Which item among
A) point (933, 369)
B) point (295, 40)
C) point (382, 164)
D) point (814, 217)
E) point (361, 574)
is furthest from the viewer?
-=-=-=-=-
Print the listing above again, line for line, without changing anything.

Which item among
A) point (933, 369)
B) point (295, 40)
C) point (382, 164)
D) point (814, 217)
E) point (361, 574)
is furthest from the viewer?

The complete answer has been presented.